Ingredients: one ball bearing, two small neodymium magnets, galvanised steel squares.

It is super cheap and easily modified (eg put some cork board on top to pin specimen).

[AndrewC]

So what would be really nice is a magnetic metal spherical cap with height significantly less than the sphere radius, and maybe even truncated so the radius of the flat plane defining the cap is less than the sphere radius (imagine just the end off an apple core ?) being held on an annular magnet. Subject is then held on a pin above the centre.

This gives you a nice goniometric stage free to move in any axis.

So far this has defeated me. I did try making a mould and filling it with resin loaded with iron filings but there wasn't enough iron content.

Also tried with a plastic sphere with a metal ball bearing rolling on the inside to couple to the supporting magnet but that also wasn't strong enough.

I've been watching out for some sort of steel sphere I could try and cut down to size and then fill with resin or plasticine (though the potential for self harm when trying to cut a metal sphere on a power saw is high) but haven't found anything yet. The original sphere needs to about 10cm in diameter.
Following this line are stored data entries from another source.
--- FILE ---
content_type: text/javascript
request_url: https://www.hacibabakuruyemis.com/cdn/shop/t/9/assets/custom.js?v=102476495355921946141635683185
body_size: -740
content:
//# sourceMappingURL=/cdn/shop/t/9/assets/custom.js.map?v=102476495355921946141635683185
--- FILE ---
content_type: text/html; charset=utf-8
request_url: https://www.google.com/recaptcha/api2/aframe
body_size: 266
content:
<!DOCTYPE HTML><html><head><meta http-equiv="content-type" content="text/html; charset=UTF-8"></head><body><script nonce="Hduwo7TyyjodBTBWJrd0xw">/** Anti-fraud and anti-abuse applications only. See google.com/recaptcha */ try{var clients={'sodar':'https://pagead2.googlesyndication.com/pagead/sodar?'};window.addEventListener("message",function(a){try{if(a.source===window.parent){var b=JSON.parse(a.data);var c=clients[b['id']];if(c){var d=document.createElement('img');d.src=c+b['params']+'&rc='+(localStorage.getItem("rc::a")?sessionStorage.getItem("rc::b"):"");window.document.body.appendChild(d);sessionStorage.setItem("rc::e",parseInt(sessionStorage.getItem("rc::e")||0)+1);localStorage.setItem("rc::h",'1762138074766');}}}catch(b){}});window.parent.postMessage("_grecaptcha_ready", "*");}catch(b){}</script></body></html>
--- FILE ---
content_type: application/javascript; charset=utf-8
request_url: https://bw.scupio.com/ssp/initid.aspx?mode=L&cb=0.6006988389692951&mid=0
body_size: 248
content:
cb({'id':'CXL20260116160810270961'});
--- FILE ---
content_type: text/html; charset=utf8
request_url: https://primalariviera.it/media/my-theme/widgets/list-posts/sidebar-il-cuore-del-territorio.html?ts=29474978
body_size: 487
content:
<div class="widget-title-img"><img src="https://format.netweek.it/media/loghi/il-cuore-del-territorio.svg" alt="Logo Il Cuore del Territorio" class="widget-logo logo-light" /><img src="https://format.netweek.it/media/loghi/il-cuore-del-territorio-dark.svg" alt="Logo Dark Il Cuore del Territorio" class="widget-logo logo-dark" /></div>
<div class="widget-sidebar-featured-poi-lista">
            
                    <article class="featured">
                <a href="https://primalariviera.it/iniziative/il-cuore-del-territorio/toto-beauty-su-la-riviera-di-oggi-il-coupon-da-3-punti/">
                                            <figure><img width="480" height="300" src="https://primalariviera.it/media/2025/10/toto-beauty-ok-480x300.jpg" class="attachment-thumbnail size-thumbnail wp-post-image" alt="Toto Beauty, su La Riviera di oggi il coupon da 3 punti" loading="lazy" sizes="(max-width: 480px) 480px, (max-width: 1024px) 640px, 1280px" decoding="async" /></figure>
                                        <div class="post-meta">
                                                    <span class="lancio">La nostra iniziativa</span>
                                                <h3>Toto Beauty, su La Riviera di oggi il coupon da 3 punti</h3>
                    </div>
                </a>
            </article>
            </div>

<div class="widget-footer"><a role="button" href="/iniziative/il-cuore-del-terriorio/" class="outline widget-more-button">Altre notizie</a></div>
I did make a "gravity mount" using this concept with a section out of a plastic sphere but it was just not heavy = strong enough.

I'm sure someone will probably make a nice sketch showing what I mean but I leave that as an exercise for the reader

[ChrisR]

Start with something like THIS ?

[AndrewC]

Are you trying to turn me to a life of crime ?
I did think of pilfering a mixing bowl but it is stainless steel which isn't one of the better known magnetic materials

[johan]

http://www.kellydavies.co.uk/products/h ... -iron-bowl

[abpho]

Ingenious idea. Well done.

[ChrisR]

did think of pilfering a mixing bowl but it is stainless steel which isn't one of the better known magnetic materials

It might be ferromagnetic, if it's ferritic stanless steel.
Not if it's austenitic though.

--

I asked a magnet supplier to play with his spheres. He reports that a 19mm magnetic sphere and two steel discs works well.